Among those stranded in Thailand were 10 members of the USAID Disaster Assistance Response Team. Air Force transport planes and helicopters packed with supplies also sat waiting for a green light.
"We are in a long line of nations who are ready, willing and able to help, but also, of course, in a long line of nations the Burmese don't trust," U.S. Ambassador Eric John said in Thailand's capital, Bangkok.
"It's more than frustrating. It's a tragedy," he said. Each day of delay means "a lot more people suffering," he said.
Myanmar's isolationist regime issued an appeal for international assistance after winds of 120 mph and a storm surge up to 15 feet high pounded the Irrawaddy delta Saturday.
But the junta has been accused of dragging its feet despite emerging reports on entire villages submerged, bodies floating in salty water and children ripped from their parents arms.

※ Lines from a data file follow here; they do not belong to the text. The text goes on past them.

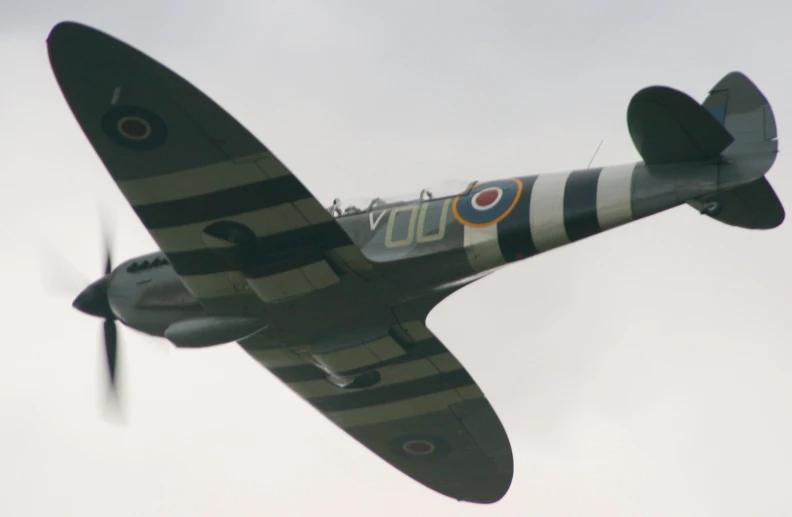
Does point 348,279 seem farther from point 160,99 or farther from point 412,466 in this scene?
point 412,466

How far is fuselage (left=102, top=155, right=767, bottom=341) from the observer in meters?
15.0

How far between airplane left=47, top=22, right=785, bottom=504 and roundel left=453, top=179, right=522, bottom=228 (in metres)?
0.02

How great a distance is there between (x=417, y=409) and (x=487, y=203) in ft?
15.0

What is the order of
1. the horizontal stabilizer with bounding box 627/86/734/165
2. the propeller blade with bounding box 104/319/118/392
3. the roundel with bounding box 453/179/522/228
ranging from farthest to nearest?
the propeller blade with bounding box 104/319/118/392 → the roundel with bounding box 453/179/522/228 → the horizontal stabilizer with bounding box 627/86/734/165

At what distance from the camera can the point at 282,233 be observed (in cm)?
1566

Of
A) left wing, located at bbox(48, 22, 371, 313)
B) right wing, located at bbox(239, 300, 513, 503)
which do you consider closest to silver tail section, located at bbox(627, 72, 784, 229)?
left wing, located at bbox(48, 22, 371, 313)

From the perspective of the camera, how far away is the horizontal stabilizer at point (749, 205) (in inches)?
575

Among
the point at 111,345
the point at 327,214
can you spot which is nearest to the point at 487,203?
the point at 327,214

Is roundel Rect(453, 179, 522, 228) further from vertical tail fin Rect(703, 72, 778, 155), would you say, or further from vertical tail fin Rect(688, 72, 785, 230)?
vertical tail fin Rect(703, 72, 778, 155)

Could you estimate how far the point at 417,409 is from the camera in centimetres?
1919

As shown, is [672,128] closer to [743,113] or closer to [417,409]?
[743,113]

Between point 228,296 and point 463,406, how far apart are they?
14.1 feet

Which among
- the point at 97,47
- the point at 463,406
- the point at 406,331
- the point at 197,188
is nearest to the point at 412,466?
the point at 463,406

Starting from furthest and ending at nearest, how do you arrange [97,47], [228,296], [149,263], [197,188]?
[149,263] < [228,296] < [197,188] < [97,47]
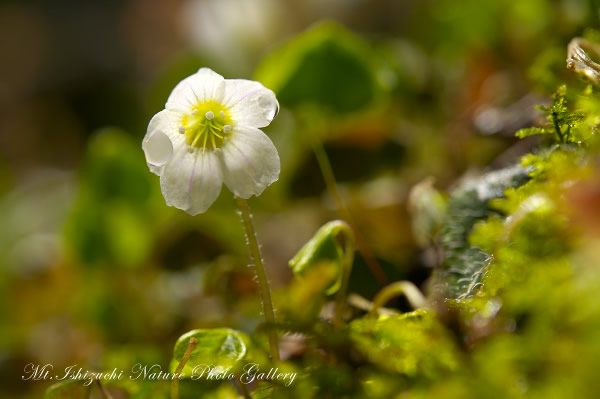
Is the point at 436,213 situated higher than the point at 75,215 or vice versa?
the point at 75,215

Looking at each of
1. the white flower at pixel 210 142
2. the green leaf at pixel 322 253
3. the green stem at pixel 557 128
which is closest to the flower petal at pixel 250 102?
the white flower at pixel 210 142

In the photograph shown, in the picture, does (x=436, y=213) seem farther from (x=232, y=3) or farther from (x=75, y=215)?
(x=232, y=3)

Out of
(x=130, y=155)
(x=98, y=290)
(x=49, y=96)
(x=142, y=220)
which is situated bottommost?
(x=98, y=290)

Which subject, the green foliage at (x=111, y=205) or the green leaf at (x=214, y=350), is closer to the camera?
the green leaf at (x=214, y=350)

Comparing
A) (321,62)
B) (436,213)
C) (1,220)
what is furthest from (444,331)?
(1,220)

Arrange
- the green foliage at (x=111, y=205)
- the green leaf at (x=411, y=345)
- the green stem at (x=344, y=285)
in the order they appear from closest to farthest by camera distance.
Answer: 1. the green leaf at (x=411, y=345)
2. the green stem at (x=344, y=285)
3. the green foliage at (x=111, y=205)

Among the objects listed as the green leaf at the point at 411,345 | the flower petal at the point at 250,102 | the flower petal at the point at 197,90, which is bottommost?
the green leaf at the point at 411,345

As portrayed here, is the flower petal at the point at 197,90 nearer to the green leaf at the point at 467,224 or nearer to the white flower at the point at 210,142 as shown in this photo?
the white flower at the point at 210,142

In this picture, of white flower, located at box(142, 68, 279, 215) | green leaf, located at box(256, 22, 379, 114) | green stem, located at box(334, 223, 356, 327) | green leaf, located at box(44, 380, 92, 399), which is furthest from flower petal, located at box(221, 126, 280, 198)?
green leaf, located at box(256, 22, 379, 114)
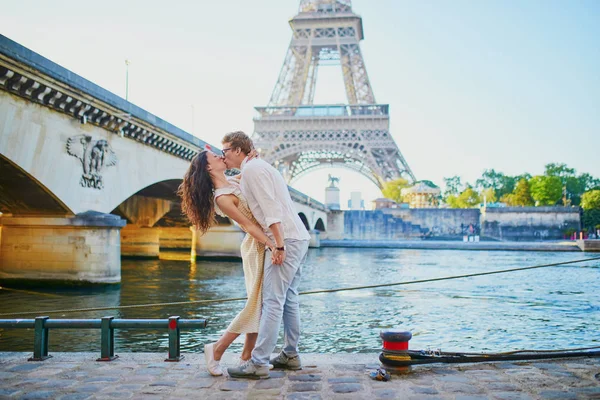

"My children were crying all night. There is not enough food. There will be no food this evening," said Daw Thay, who took refuge in a monastery with her three children and her 99-year-old mother in a town 60 miles south of Yangon, the country's biggest city.
Daw Thay, 42, said monks were going without food so others could eat.
"We share what we have but there isn't enough. So they (the monks) give the food to the children and the old people first," she said.
Juanita Vasquez, a UNICEF worker in Myanmar, said Thursday that the most dramatic scene she's witnessed were children who have lost or become separated from parents.
There are "more children roaming around this area looking for their families," she said from Yangon. "We don't know at the moment how many have lost their parents and relatives."
In the swampy delta, a horrible stench rose from corpses and dead animals, bloated and floating in the water. Someone had written on a black asphalt road in Kongyangon village: "We are all in trouble. Please come help us." A few feet away, the desperate plea, "We're hungry."
More than 20,000 are known dead and tens of thousands more are listed as missing, and the U.N. estimates more than 1 million people are homeless in Myanmar, which also is known as Burma.
Four airplanes carrying high- energy biscuits, medicine and other supplies reached Yangon on Thursday, U.N. officials said. Two of four U.N. experts who flew in to assess the damage were turned back at the airport for unknown reasons, but the other two were allowed to enter, said John Holmes, the U.N. relief coordinator.